This past week I did a four day painting retreat with another artist. We set up in my home, painted from 9:00 am to 4:00 pm, then just left our stuff there for the next day. I had anticipated becoming exhausted and overwhelmed by this: painting is very demanding. Usually I can paint for perhaps three hours at a stretch and then need to stop. I had even purchased a big bag of peanut m & m, guessing that there would come a time when we had to lie on the couch and eat them before we could manage to paint again!
But in fact it was fine, and I even wished that we could have extended it for another two or three days. Amazing. Some of that was the company of another artist, someone with whom to consult (“does this look right?”) and complain (“this is hard! this isn’t working!”). Although I think that much of what is helpful about painting with another artist is just to be in the room with another person who is engaged in a similar process and struggle.
I made a number of new paintings, and I like all of them. Three are pastels; here they are:
This is “Softly, Softly,” a portrait of a particular dawn. I was so attracted to the soft pinkish sky and mist, with the silhouette of the trees and bushes.
“Winter Brilliance,” a painting of just that: one of those sharply clear winter days when both sky and snow glow with light.
And finally, “Gateway.” I thought of the name of this painting when I took the photograph for it, as occasionally happens. The trees framing the morning looked like a door to me, opening into the day. I love the image and the concept.
My painting companion sometimes works in acrylics and brought her acrylic painting materials for me to try. It was so interesting to use a completely different medium! It handles very differently from pastel, of course. Perhaps it was a matter of my unfamiliarity with the medium, or the distance provided by using a brush instead of my hands, but I found myself making somewhat more abstract and bolder images. Here is the first:
I named this “Holding the Sky.” I put the tree in first, using an image of a local tree for reference. Then I put in the sky, or what I suppose passes for sky. It certainly is not like a “real” sky! As I painted the sky around the branches, the daubs of paint went over them in places, creating a sort of jagged effect. While I had assumed that I would re-establish the branches, I found that I liked that rough quality very much and mostly left it.
The next painting was the result of one of those inexplicable artistic impulses that one gets. I almost always paint landscapes, but I suddenly decided that I wanted to paint the aurora borealis. I guess that’s a landscape of sorts. Here it is: light in the sky mirrored by the water below.
This image in particular is a departure for me, but I do like the mysterious quality, just as the aurora itself has a mysterious quality.

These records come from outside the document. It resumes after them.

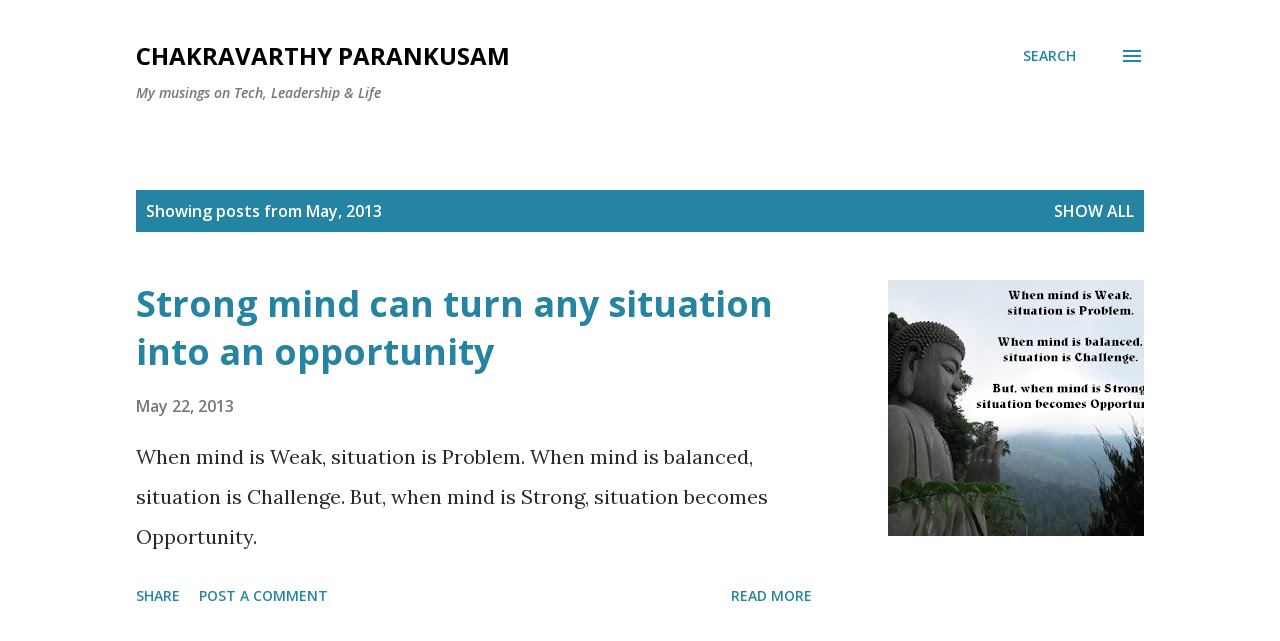

--- FILE ---
content_type: text/html; charset=utf-8
request_url: https://www.google.com/recaptcha/api2/aframe
body_size: 256
content:
<!DOCTYPE HTML><html><head><meta http-equiv="content-type" content="text/html; charset=UTF-8"></head><body><script nonce="AT3ydA8udme25VL2-8wqIw">/** Anti-fraud and anti-abuse applications only. See google.com/recaptcha */ try{var clients={'sodar':'https://pagead2.googlesyndication.com/pagead/sodar?'};window.addEventListener("message",function(a){try{if(a.source===window.parent){var b=JSON.parse(a.data);var c=clients[b['id']];if(c){var d=document.createElement('img');d.src=c+b['params']+'&rc='+(localStorage.getItem("rc::a")?sessionStorage.getItem("rc::b"):"");window.document.body.appendChild(d);sessionStorage.setItem("rc::e",parseInt(sessionStorage.getItem("rc::e")||0)+1);localStorage.setItem("rc::h",'1769283561036');}}}catch(b){}});window.parent.postMessage("_grecaptcha_ready", "*");}catch(b){}</script></body></html>

--- FILE ---
content_type: text/plain
request_url: https://www.google-analytics.com/j/collect?v=1&_v=j102&a=18574103&t=pageview&_s=1&dl=https%3A%2F%2Fblog.chakravarthy.in%2F2013%2F05%2F&ul=en-us%40posix&dt=Chakravarthy%20Parankusam&sr=1280x720&vp=1280x720&_u=IEBAAEABAAAAACAAI~&jid=961932902&gjid=1690506168&cid=153943527.1769283559&tid=UA-151976290-2&_gid=55669173.1769283559&_r=1&_slc=1&z=2061699016
body_size: -451
content:
2,cG-VJCYG6QLJD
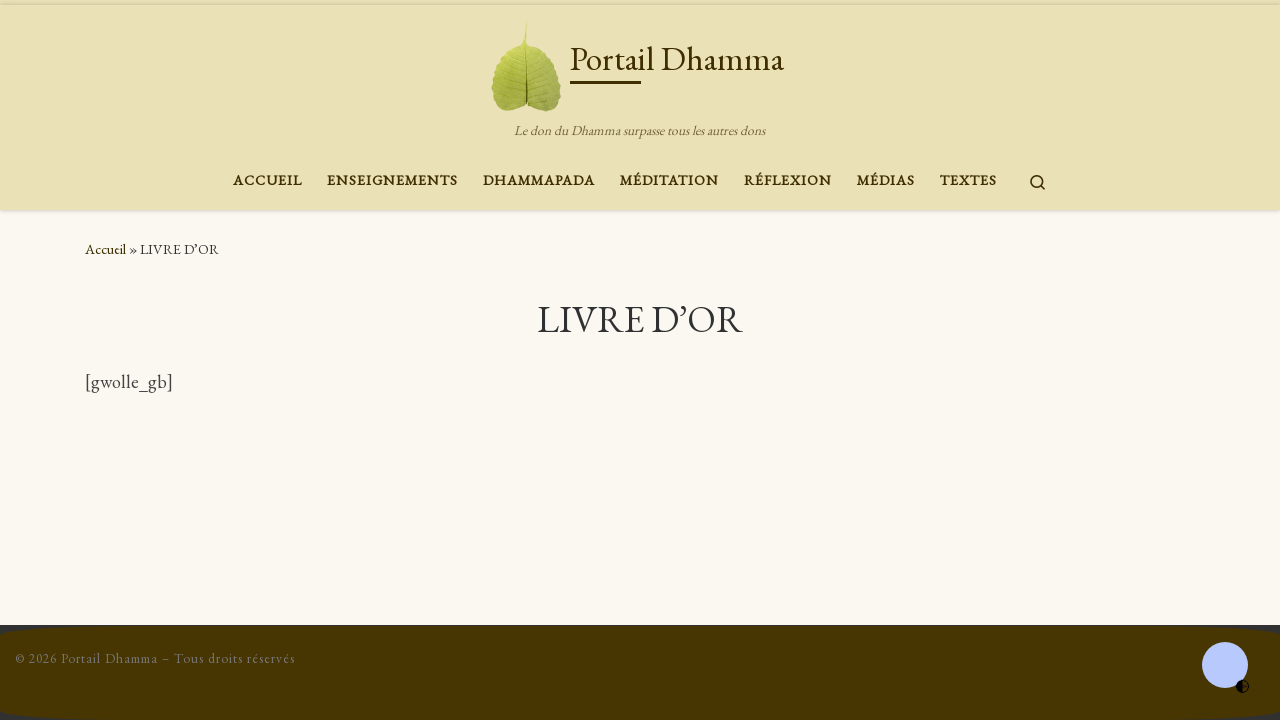

--- FILE ---
content_type: text/css
request_url: https://portail-dhamma.com/wp-content/uploads/so-css/so-css-customizr.css?ver=1746890039
body_size: 600
content:
.footer-skin-dark .footer__wrapper #colophon {
  background-color: #473602;
  border-radius: 10%;
  border-width: 10%;
}

.czr-wp-powered-text {
  color: #473602;
}

.footer__wrapper .colophon__row [class*=col] {
  color: #473602;
}

.footer-skin-dark .footer__wrapper a:hover {
  color: #473602;
  background-color: #473602;
  visibility: hidden;
  display: none;
}

.czr-designer-text {
  color: #473602;
}

footer#footer .colophon__row .footer__credits a.fab {
  color: #473602;
}

.colophon__row .footer__credits .czr-credits {
  visibility: hidden;
}

#main-wrapper.section {
  background-color: #faf8f0;
}

.entry-header .entry-title {
  text-align: center;
}

.trail-begin {
  text-align: center;
  color: #3c2e01;
}

a {
  color: #3c2e01;
}

.czrs-cta.btn.btn-skin-h-dark.caps {
  color: #2e2d28;
}

.sek-module-inner h2 {
  text-align: center;
  font-style: normal;
  font-size: 17px;
}

.js-centering.entry-media__wrapper img.v-centered {
  margin: 0px;
  visibility: visible;
  padding: 150px;
}

.gravatar.avatar.avatar-96.um-avatar.um-avatar-default {
  margin: 1px;
  padding: 12px;
}

.sektion-wrapper * {
  text-align: center;
}

.mailpoet_form.mailpoet_form_widget {
  display: inline;
  height: -14px;
}

.featured-image img {
  max-width: 10%;
  height: auto;
  object-fit: cover;
  /* ou 'contain' selon l'effet désiré */
}

.post-thumbnail img {
  width: 10%;
  height: auto;
  object-fit: contain;
}

.entry-media__wrapper.czr__r-js-centering {
  max-width: 80px !important;
  margin: 0 auto !important;
}

.entry-media__wrapper.czr__r-js-centering img,
.attachment-full.size-full.no-lazy.wp-post-image.v-centered.opacity-forced {
  width: 80% !important;
  height: auto !important;
  border-radius: 80px !important;
  display: block !important;
  margin: 0 auto !important;
}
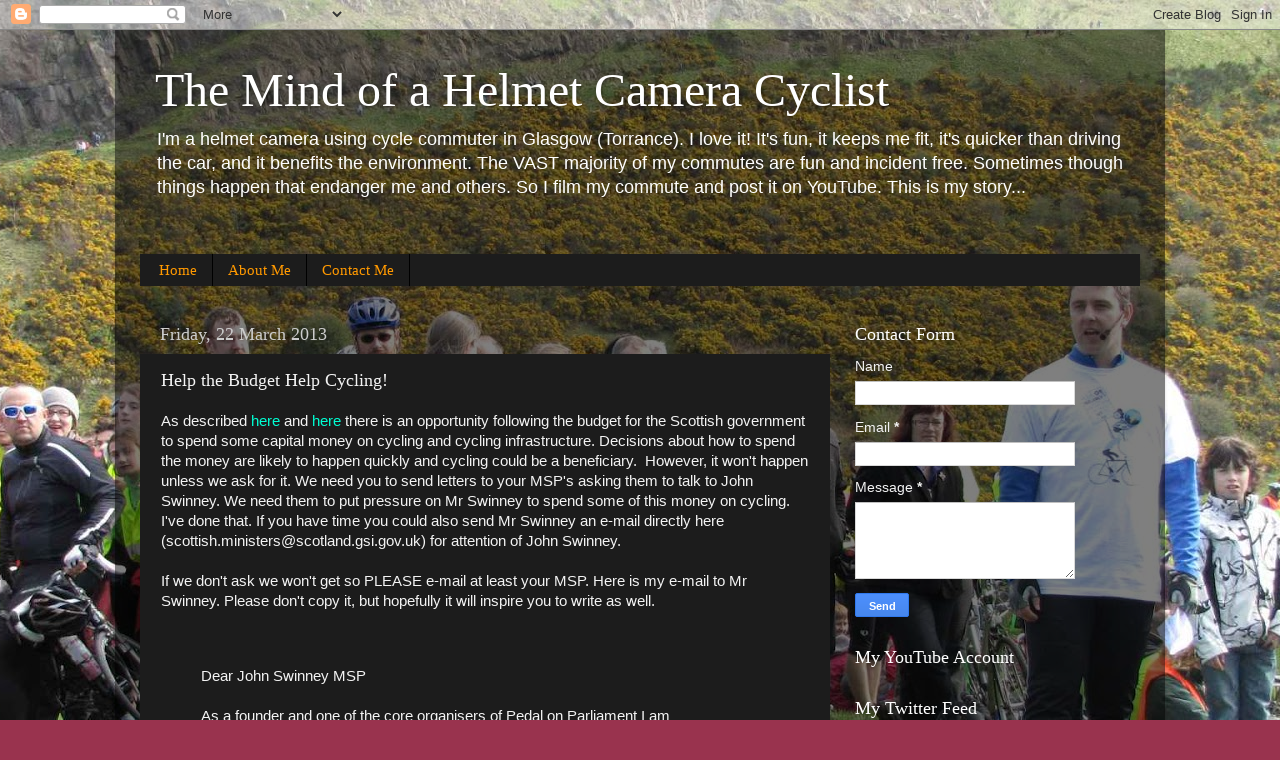

--- FILE ---
content_type: text/html; charset=UTF-8
request_url: http://www.magnatom.net/b/stats?style=WHITE_TRANSPARENT&timeRange=ALL_TIME&token=APq4FmBfUAgFgpIrzJY_kC8G636jPCi8k6EK_2Hptm1vJvbov092hRDfcoXpND4Z4M17FZ--KRXsbRZVFcWFWK2VjetPKnDzBw
body_size: 259
content:
{"total":2128613,"sparklineOptions":{"backgroundColor":{"fillOpacity":0.1,"fill":"#ffffff"},"series":[{"areaOpacity":0.3,"color":"#fff"}]},"sparklineData":[[0,52],[1,41],[2,28],[3,41],[4,28],[5,31],[6,38],[7,33],[8,27],[9,30],[10,22],[11,32],[12,27],[13,19],[14,22],[15,21],[16,27],[17,33],[18,28],[19,24],[20,100],[21,45],[22,38],[23,35],[24,34],[25,47],[26,32],[27,20],[28,41],[29,3]],"nextTickMs":240000}

--- FILE ---
content_type: text/html; charset=utf-8
request_url: https://accounts.google.com/o/oauth2/postmessageRelay?parent=http%3A%2F%2Fwww.magnatom.net&jsh=m%3B%2F_%2Fscs%2Fabc-static%2F_%2Fjs%2Fk%3Dgapi.lb.en.2kN9-TZiXrM.O%2Fd%3D1%2Frs%3DAHpOoo_B4hu0FeWRuWHfxnZ3V0WubwN7Qw%2Fm%3D__features__
body_size: 160
content:
<!DOCTYPE html><html><head><title></title><meta http-equiv="content-type" content="text/html; charset=utf-8"><meta http-equiv="X-UA-Compatible" content="IE=edge"><meta name="viewport" content="width=device-width, initial-scale=1, minimum-scale=1, maximum-scale=1, user-scalable=0"><script src='https://ssl.gstatic.com/accounts/o/2580342461-postmessagerelay.js' nonce="M8PmgF7p_NrqEdlSOQiWqg"></script></head><body><script type="text/javascript" src="https://apis.google.com/js/rpc:shindig_random.js?onload=init" nonce="M8PmgF7p_NrqEdlSOQiWqg"></script></body></html>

All in all, a successful four days, I would say! I will definitely try it again. It was not easy to protect my time, even for only four days. I may be retired, but it is amazing how many claims there are on my time, things that need to be scheduled or time-sensitive things that need to be done. But it can be done, and is certainly worth it. I learned that I have more creative stamina than I thought I did. I learned that I like acrylics and that while they will have a certain materials-based learning curve, an artist is an artist and brings that sensibility and knowledge set to any medium. I learned that I can put my life on “pause,” more or less, for a few days and immerse myself in the flow, the demands, the struggles, the satisfactions, and the occasional gifts of creativity.